Двенадцать лет вместе. Общая квартира, общий ребёнок, общее молчание за ужином. Когда Лена съехала, она думала, что знает о Григории всё. Но квартира без неё рассказала о нём больше, чем годы совместной жизни.
Лена забрала последнюю коробку в четверг. Не потому что четверг был удобным днём, а потому что Григорий работал до восьми, и можно было не разговаривать.
Коробка была лёгкая. Зимние сапоги, три книги, фен с погнутой насадкой. Двенадцать лет уместились в четыре ходки по лестнице.
Она поставила коробку в прихожей съёмной однушки на Бабушкинской, села на табуретку и посмотрела на свои руки. Пальцы подрагивали, как будто она только что несла что-то тяжёлое. Но коробка была лёгкая.
Вот и всё.
Первое, что она узнала, случилось через неделю.
Дочь Полина, девять лет, вернулась от отца в воскресенье вечером. Пахла чужим кондиционером для белья и почему-то корицей. Скинула кроссовки, прошла на кухню, открыла холодильник.
- Мам, а у папы теперь каша по утрам.
- Какая каша?
- Овсяная. С бананом. Он сам варит.
Лена поставила чайник. Двенадцать лет она просыпалась в шесть, чтобы приготовить завтрак. Григорий ел бутерброды с колбасой и запивал растворимым кофе. Овсянку он называл «едой для лошадей». Она помнила это точно, потому что однажды сварила ему кашу с тыквой, а он отодвинул тарелку и сказал: «Лен, ну я же просил».
А теперь банан.
Она достала из шкафа кружку, ту самую, с отколотым краем, которую забрала из старой квартиры просто потому, что рука потянулась. Налила кипяток, опустила пакетик чая и стала смотреть, как вода темнеет.
Овсянка с бананом. Значит, он умел. Просто не хотел. Или не для неё.
Полина жевала печенье и рассказывала про мультик, который они смотрели с папой. Лена кивала. Внутри что-то сдвинулось, мелкое, как камешек в ботинке. Не больно. Но чувствуешь каждый шаг.
Второе она узнала случайно, через Полинин рисунок.

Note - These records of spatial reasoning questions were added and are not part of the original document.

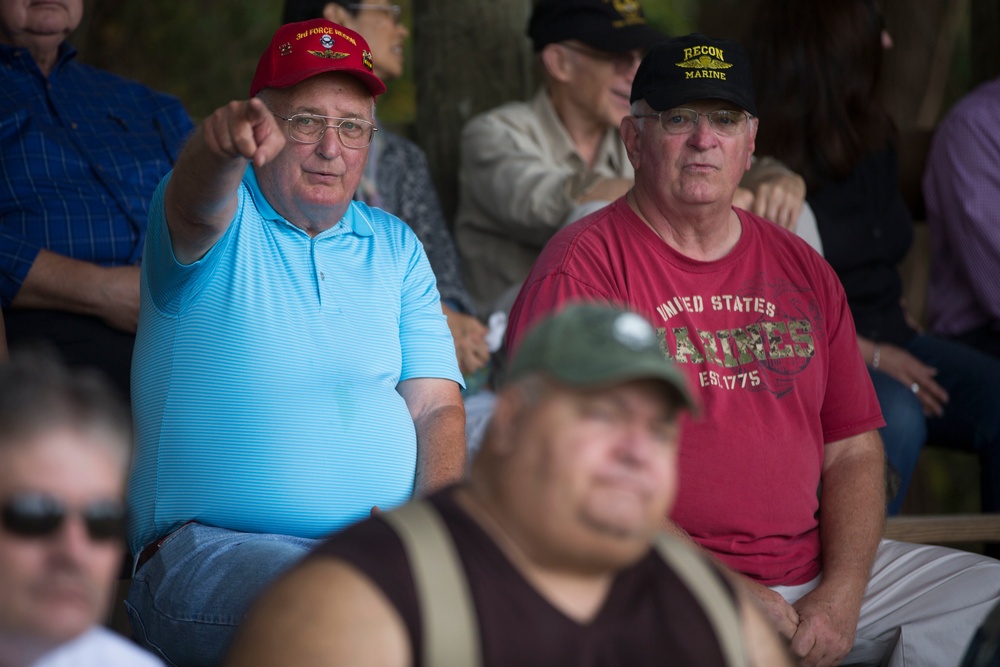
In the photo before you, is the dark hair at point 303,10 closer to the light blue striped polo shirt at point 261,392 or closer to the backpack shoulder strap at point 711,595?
the light blue striped polo shirt at point 261,392

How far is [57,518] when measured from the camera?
1.15 meters

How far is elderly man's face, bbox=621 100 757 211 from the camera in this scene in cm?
265

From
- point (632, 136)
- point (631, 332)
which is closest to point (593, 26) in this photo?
point (632, 136)

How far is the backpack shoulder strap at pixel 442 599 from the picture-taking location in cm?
127

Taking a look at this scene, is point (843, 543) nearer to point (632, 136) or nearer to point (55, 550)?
point (632, 136)

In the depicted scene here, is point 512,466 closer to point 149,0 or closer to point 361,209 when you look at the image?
point 361,209

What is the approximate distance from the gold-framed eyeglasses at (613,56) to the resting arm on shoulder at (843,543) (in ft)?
5.26

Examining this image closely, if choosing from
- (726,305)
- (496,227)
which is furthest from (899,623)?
(496,227)

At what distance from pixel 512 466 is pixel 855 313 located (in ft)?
9.00

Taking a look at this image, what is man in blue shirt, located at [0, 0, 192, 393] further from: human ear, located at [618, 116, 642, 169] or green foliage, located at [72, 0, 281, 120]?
green foliage, located at [72, 0, 281, 120]

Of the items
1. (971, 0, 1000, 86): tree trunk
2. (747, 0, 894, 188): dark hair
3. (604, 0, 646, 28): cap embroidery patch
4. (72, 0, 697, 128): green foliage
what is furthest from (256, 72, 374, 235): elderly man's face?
(72, 0, 697, 128): green foliage

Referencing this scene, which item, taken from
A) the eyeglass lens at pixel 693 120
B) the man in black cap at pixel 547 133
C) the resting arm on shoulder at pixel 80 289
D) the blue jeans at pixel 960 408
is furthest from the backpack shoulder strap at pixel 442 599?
the blue jeans at pixel 960 408

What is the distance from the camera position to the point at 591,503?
1249 mm

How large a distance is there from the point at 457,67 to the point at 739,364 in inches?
72.7
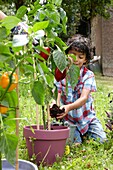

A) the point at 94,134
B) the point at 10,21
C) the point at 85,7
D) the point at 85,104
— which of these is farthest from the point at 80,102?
the point at 85,7

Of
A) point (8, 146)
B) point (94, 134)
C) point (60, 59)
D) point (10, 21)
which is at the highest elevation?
point (10, 21)

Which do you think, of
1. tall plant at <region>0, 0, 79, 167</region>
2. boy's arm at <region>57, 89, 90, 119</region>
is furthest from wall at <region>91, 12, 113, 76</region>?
tall plant at <region>0, 0, 79, 167</region>

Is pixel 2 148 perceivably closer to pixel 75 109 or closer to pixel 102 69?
pixel 75 109

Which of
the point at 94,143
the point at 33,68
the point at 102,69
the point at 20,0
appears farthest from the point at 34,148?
the point at 102,69

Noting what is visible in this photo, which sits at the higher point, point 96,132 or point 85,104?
point 85,104

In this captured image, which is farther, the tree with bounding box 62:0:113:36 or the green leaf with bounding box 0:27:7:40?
the tree with bounding box 62:0:113:36

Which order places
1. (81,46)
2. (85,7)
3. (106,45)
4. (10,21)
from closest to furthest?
(10,21)
(81,46)
(85,7)
(106,45)

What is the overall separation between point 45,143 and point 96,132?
806 mm

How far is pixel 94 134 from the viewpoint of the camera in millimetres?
2955

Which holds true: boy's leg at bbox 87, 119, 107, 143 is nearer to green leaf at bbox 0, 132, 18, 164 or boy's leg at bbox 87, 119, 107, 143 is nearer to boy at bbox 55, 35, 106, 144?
boy at bbox 55, 35, 106, 144

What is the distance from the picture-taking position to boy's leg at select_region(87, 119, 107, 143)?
2.91 m

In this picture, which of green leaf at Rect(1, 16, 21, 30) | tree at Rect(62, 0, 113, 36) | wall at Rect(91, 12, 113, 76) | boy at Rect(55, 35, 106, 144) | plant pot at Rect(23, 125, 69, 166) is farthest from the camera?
wall at Rect(91, 12, 113, 76)

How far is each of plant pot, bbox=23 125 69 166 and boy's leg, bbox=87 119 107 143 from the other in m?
0.65

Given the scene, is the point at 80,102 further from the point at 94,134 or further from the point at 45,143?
the point at 45,143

Дочь рисовала за столом, пока Лена гладила бельё. Утюг шипел, пар поднимался к потолку, и в комнате пахло горячим хлопком. Полина подняла альбомный лист.
- Смотри, это папина квартира.
На рисунке был прямоугольник комнаты. Кровать, стол, окно. И цветок на подоконнике. Большой, зелёный, с круглыми листьями.
- У папы есть цветок?
- Ага. Он его поливает каждый день. Говорит, что это его друг.
Лена поставила утюг на подставку. За все годы, что они жили вместе, в квартире не было ни одного растения. Она покупала фиалки дважды, и оба раза Григорий говорил, что от них «мошки заводятся». Фиалки переезжали к маме.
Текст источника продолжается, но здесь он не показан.